ANSWERS: 12
  • do you want to? ? cuz thts not good, but no. . . i dont. . . you asked. . . and m yanswer is no. . . we didnt have to say yes. . . iknow im smart. . lol :D
  • People who create them are aholes don't make one
  • Thank you all for down rating and being too cowardly to leave a comment or an answer. Excuse me for being curious. Thank you for being thought-crime police.
  • Yes. It's not very difficult to create one, although if you differentiate between trojans and viruses then it's difficult to find a reliable vector for one. Naturally, as others have pointed out, you wouldn't want to.
  • No and I don't want to know , its sad that people do that
  • Short answer: If you can write a program, you can write a virus. Long answer: Although I have not attempted to write a typical computer virus aka a program that does harm to a computer (beyond the practical joke on a friend), I suppose I could. There are even "virus writing kits" available for the kiddy haxors that can't do it themselves. Contrary to popular belief, not all viruses are written with the intent of harm or destruction. There have been several that do benign things such as spread, patch a security vulnerability, and then delete themselves. This could still arguably/potentially cause harm unintentionally (by crashing something or causing excess bandwidth usage etc...) but you get the idea. There are many types of "malware" and they all do different things so you should read up on them if you are interested. Some example types are: polymorphic, trojan, worm, backdoor, dialers... http://www.f-secure.com/glossary/eng/malware-code-glossary.shtml http://www.symantec.com/business/security_response/threatexplorer/risks/index.jsp The whole hacker underground and botnets would probably be of interest to you as well. Currently, there is a botnet (hundreds of thousands of "commandeered" home computers similar to the one you're using right now all working together to perform a DDOS attack, or send spam, or just doing nothing other than maintaining their own healthy network) that has more processing power than any of the known supercomputers on earth. A lot of security experts are crapping their pants because they are not sure if and/or when it will be used by its "owners" to do something really bad. (so far it hasn't done much of anything) It uses the peer to peer overnet protocol which is encrypted and pretty much headless so it is next to impossible to track down who is controlling/using it. http://www.usenix.org/event/hotbots07/tech/full_papers/grizzard/grizzard_html/ I hope this is useful to you. I would strongly discourage any virus writing. Even if you wanted to create a test environment just on your personal network or something, it could easily get away from you. It has happened to professors and some pretty smart people in the past. Some did jail time for it... Cartoon courtesy of: xkcd http://xkcd.com/350/
  • Push the wrong button!!
  • look for the weaknesses in a software and abuse it. But the Feds, Microsoft and about 1 billion people throughout the world will learn to hate you
  • I created one once when I just started out learning programing. It was just for fun. It basically just opened the calculator in Windows a thousand times. It cause the computer to freeze up. Once I restarted the computer I just got rid of the program.

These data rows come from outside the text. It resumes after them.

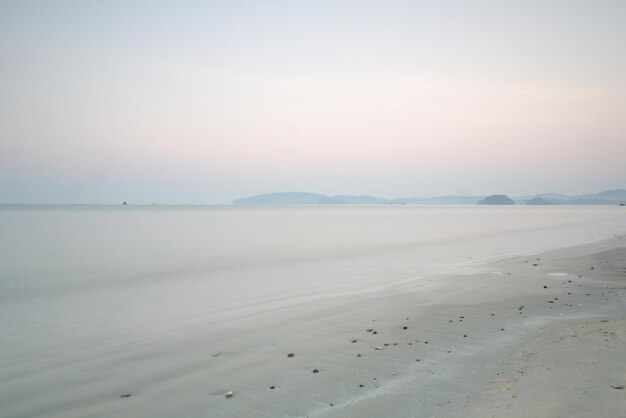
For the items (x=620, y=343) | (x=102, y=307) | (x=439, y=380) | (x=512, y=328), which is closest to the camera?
(x=439, y=380)

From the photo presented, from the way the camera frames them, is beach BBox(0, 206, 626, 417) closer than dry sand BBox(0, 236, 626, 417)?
No

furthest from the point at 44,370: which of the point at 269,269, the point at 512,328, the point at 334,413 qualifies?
the point at 269,269

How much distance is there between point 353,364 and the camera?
7.63m

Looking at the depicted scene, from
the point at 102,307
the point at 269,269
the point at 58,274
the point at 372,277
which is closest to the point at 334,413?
the point at 102,307

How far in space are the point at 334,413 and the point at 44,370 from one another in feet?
18.4

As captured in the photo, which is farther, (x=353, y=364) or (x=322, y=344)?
(x=322, y=344)

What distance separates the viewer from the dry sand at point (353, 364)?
5.98 metres

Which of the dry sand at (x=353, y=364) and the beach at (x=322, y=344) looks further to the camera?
the beach at (x=322, y=344)

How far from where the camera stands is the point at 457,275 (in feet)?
59.3

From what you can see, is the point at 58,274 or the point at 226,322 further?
the point at 58,274

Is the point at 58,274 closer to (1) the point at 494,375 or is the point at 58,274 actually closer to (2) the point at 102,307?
(2) the point at 102,307

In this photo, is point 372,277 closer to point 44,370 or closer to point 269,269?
point 269,269

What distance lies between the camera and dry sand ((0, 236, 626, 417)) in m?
5.98

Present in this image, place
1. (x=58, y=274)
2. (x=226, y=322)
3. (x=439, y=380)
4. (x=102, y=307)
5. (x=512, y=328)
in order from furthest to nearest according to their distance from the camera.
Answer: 1. (x=58, y=274)
2. (x=102, y=307)
3. (x=226, y=322)
4. (x=512, y=328)
5. (x=439, y=380)
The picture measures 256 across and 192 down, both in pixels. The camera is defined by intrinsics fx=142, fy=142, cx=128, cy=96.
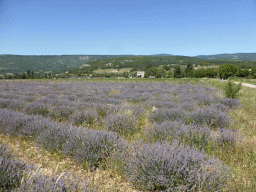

  • I created one too, by accident, when I was fairly new to programming. I created a small process that creates copies of itself, and the child processes seek out and destroy the parent process. Within a few moments there were thousands of runaway copies, and they couldn't be removed because they kept getting killed before you could find them. The computer (a shared supercomputer) had to be shut down because of it :(
  • Yes, but smart people don't create virii. They complain about the people who do.
  • Yes probably into the hundreds if you counted every variation as different. Not left my network thought, eduactional reasons. If you know nothing of programming, start by creating batch files. I have thousands of examples if you would like to learn to make simple programs that aid productivity.